El libro sobre el machete: Cuban revolutionary composition book, used by Kroehler as a diary.

We welcomed 62 researchers to the building, from 19 US states and South Korea, and fielded 580 questions by phone and email, including defining the boundaries of the Sinodo Boriquén en Puerto Rico, giving a précis of Presbyterians and healthcare, and fielding legal and property questions from the Presbytery of Dakota, Presbytery of New York City, and the Presbytery of Baltimore.

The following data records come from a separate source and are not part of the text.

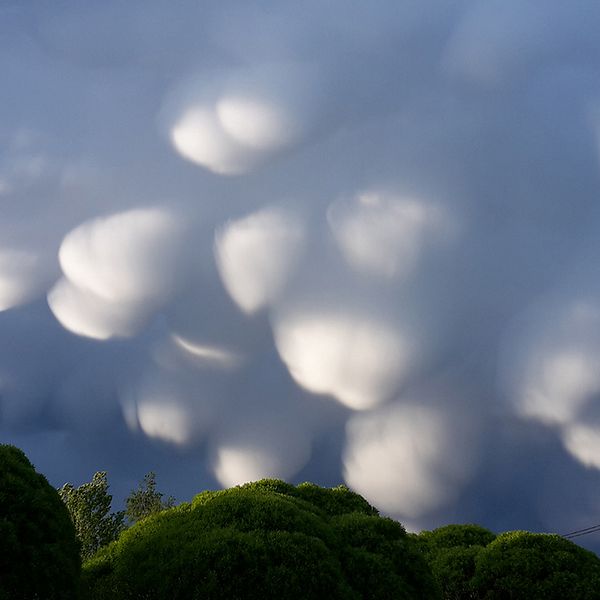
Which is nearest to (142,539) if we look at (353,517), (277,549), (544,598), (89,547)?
(277,549)

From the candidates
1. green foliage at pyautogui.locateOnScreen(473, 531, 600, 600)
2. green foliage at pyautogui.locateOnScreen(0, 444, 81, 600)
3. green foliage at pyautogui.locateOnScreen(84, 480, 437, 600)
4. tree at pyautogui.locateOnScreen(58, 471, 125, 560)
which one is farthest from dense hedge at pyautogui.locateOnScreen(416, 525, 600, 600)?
tree at pyautogui.locateOnScreen(58, 471, 125, 560)

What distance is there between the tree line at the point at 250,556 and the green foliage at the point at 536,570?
0.04 m

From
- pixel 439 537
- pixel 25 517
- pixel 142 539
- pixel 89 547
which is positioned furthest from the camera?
pixel 89 547

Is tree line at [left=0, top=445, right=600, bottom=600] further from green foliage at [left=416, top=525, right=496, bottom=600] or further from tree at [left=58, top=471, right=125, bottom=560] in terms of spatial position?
tree at [left=58, top=471, right=125, bottom=560]

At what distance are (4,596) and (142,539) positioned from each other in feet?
18.6

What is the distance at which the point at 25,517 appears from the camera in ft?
45.5

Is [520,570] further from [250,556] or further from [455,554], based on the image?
[250,556]

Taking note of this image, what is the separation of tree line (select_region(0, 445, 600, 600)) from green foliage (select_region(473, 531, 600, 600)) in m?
0.04

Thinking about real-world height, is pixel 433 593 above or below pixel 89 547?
below

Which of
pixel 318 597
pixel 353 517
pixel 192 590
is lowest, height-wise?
pixel 318 597

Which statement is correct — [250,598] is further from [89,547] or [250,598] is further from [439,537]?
[89,547]

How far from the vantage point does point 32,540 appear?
44.6 ft

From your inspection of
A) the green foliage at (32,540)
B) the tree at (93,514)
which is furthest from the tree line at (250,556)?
the tree at (93,514)

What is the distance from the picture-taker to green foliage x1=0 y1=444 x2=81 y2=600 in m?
12.9
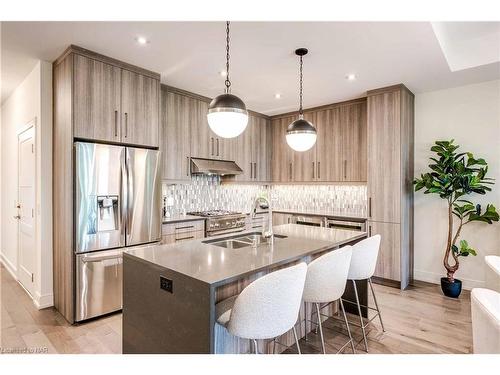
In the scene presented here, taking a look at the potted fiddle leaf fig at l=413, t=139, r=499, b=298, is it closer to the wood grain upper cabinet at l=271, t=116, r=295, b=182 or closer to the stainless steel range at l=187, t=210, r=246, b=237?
the wood grain upper cabinet at l=271, t=116, r=295, b=182

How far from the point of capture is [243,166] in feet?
16.6

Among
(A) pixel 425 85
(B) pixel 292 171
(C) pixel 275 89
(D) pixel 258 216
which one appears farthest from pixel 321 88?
(D) pixel 258 216

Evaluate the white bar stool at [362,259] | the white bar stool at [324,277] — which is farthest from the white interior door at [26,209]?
the white bar stool at [362,259]

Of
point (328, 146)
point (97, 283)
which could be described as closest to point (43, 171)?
point (97, 283)

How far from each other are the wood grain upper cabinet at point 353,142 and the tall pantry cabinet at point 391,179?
32cm

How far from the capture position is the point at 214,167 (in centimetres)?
439

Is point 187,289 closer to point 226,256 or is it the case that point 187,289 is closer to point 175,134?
Answer: point 226,256

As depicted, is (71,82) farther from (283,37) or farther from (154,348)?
(154,348)

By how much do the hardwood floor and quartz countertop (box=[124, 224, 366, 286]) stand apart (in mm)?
856

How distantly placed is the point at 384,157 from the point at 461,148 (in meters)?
0.98

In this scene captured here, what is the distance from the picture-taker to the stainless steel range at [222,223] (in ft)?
13.3

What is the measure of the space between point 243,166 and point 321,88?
1.82 meters

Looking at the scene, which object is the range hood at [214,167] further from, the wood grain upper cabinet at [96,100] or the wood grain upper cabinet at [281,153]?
the wood grain upper cabinet at [96,100]

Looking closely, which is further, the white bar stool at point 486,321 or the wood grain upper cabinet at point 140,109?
the wood grain upper cabinet at point 140,109
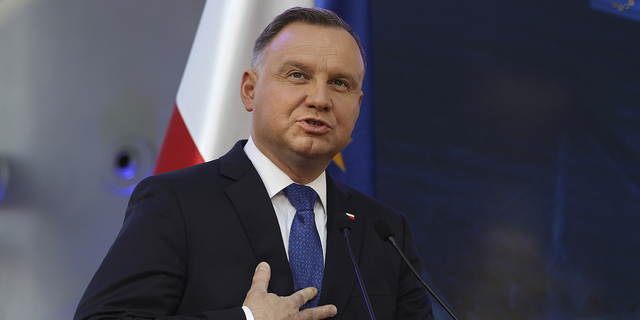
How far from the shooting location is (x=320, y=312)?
1.06 metres

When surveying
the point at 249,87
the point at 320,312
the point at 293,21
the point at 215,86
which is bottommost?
the point at 320,312

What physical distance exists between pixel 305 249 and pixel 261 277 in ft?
0.48

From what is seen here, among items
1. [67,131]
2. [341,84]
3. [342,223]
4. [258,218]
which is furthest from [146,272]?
[67,131]

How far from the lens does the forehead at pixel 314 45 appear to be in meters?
1.24

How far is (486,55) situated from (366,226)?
2418 millimetres

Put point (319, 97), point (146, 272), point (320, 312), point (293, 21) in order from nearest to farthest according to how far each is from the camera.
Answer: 1. point (146, 272)
2. point (320, 312)
3. point (319, 97)
4. point (293, 21)

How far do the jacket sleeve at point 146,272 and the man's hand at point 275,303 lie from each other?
4 centimetres

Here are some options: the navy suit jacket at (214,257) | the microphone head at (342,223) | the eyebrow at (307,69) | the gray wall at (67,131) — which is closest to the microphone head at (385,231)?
the microphone head at (342,223)

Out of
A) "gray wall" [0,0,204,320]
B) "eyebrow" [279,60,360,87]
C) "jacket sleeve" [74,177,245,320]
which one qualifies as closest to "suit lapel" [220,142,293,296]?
"jacket sleeve" [74,177,245,320]

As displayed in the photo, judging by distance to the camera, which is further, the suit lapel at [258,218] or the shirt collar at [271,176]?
the shirt collar at [271,176]

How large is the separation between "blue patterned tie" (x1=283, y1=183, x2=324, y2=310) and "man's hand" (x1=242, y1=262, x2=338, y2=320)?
55 mm

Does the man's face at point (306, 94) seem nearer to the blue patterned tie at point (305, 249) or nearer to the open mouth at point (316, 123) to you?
the open mouth at point (316, 123)

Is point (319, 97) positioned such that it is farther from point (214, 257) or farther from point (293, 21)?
point (214, 257)

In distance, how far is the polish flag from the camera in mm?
1973
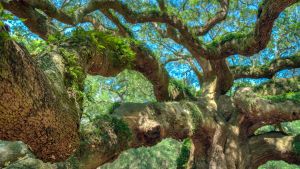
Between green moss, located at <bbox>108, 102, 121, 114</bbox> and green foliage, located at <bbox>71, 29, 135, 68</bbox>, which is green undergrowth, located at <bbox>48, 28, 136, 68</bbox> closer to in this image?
green foliage, located at <bbox>71, 29, 135, 68</bbox>

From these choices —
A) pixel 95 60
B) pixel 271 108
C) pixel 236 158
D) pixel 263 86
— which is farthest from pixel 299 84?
pixel 95 60

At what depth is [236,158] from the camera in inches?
360

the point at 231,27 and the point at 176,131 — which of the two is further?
the point at 231,27

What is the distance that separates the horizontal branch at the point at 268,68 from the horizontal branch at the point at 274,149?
7.01 ft

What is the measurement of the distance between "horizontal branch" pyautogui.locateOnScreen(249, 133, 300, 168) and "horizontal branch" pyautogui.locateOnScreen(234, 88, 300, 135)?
0.94 meters

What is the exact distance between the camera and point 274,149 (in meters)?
9.59

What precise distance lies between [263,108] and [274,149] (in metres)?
1.75

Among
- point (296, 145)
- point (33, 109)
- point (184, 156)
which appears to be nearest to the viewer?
point (33, 109)

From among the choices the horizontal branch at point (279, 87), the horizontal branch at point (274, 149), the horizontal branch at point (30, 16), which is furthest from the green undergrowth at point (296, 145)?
the horizontal branch at point (30, 16)

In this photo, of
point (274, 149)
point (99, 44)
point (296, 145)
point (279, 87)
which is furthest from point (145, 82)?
point (99, 44)

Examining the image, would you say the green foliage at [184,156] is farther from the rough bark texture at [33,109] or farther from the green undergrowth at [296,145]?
the rough bark texture at [33,109]

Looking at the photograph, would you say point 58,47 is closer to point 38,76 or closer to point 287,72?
point 38,76

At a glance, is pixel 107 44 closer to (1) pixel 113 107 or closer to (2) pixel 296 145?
(1) pixel 113 107

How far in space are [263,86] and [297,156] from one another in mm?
2244
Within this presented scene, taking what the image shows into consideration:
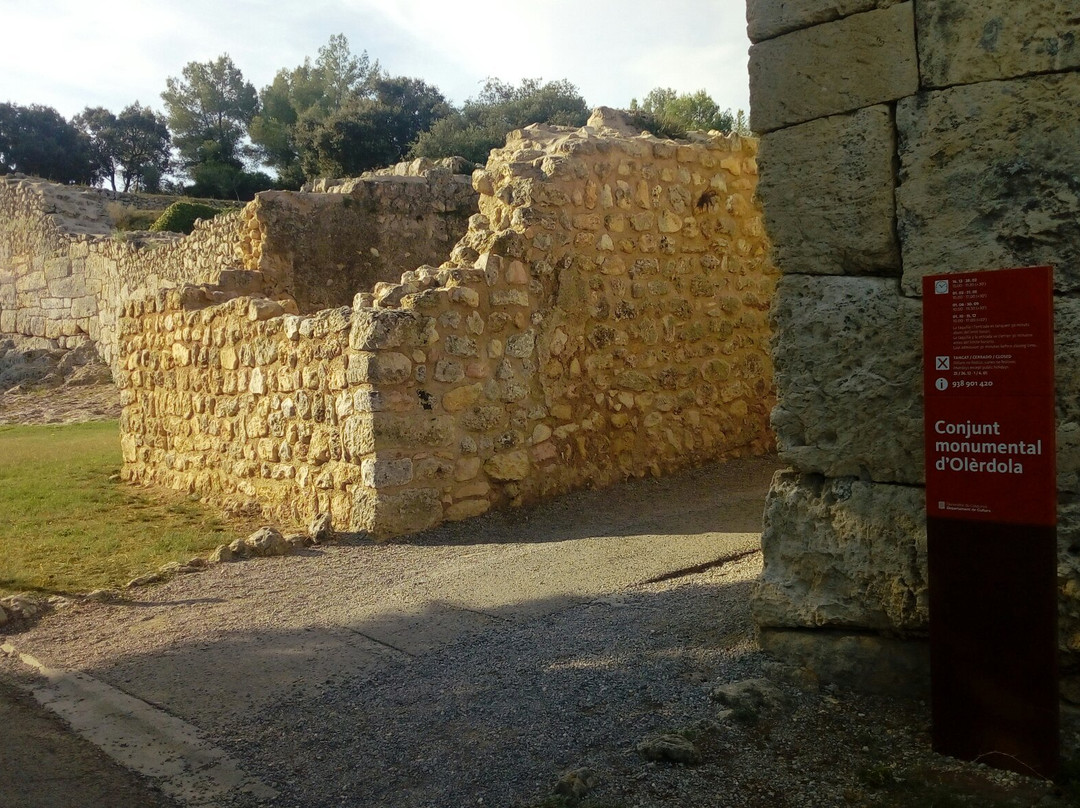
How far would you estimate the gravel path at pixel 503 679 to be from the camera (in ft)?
9.93

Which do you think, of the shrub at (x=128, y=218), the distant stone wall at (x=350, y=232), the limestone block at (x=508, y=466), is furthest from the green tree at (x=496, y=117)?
the limestone block at (x=508, y=466)

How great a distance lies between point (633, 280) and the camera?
8.23 m

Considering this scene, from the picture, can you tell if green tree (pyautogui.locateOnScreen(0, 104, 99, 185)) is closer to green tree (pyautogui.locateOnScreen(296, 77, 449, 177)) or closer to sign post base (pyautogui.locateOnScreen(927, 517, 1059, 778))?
green tree (pyautogui.locateOnScreen(296, 77, 449, 177))

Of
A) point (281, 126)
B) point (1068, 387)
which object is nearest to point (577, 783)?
point (1068, 387)

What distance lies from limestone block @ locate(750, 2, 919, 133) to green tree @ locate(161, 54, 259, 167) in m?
40.2

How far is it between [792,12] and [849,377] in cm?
138

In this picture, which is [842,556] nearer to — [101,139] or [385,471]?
[385,471]

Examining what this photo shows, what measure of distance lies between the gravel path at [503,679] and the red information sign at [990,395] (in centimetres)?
83

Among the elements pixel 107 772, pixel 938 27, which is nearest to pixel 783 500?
pixel 938 27

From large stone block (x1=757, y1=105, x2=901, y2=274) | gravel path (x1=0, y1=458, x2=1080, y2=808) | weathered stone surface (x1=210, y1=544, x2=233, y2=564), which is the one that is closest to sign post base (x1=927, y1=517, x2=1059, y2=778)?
gravel path (x1=0, y1=458, x2=1080, y2=808)

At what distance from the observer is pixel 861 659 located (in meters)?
3.58

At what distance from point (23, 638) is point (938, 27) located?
16.4 feet

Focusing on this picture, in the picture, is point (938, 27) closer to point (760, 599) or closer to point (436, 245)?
point (760, 599)

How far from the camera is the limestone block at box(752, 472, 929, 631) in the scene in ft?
11.4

Among them was a question about the identification of a church depicted in an early 19th-century needlepoint sampler. The nine year old girl who created the sampler depicted a church, identified as "Skinner's Church, Ph." Our correspondent believed this to be Second Presbyterian Church in Philadelphia, and asked for any images of the church from before 1834. 

 

"Skinner's Church, Ph." by Sarah B. Mode

Thomas Skinner was born in North Carolina in 1791 and educated at Princeton. Ordained in 1812, he served as co-pastor with Jacob Janeway at Second Presbyterian Church for four years before decamping to Fifth Presbyterian Church, remaining there until 1832. In 1823, during Skinner's tenure, Fifth built a new building on Arch Street; it would later be renamed Arch Street Presbyterian Church. Its multilayered clock tower is a dead ringer for the church in the sampler.

 

Arch Street Presbyterian Church, 1823-1895

Finally, the Presbytery of Northwest Coast used records held here, and used our digitization services, to pursue the work of truth and reconciliation. In 1963, the Presbytery of Alaska, bowing to demands of recent white settlers, dissolved the Tlingit-majority Memorial Presbyterian Church in Juneau, and founded a new, Anglo church called Northern Light. As part of the new presbytery's reckoning with its past, PHS digitized Memorial's records, repatriated them to the continuing congregation, and imaged records of the old Alaska Presbytery. When the presbytery passed an overture atoning for its actions, their executive presbyter Corey Schlosser-Hall had this to say:

 

Memorial Presbyterian Church, before 1940. From Alaska's Digital Archives.

"PHS has been instrumental to this process from providing both the physical and digital archive of Memorial Church, NLUC, Presbytery of Alaska records for the researchers to ground themselves in what actually transpired. Just invaluable. And the speed with which staff turned around our requests for digitizing the records for accessibility was tremendous!"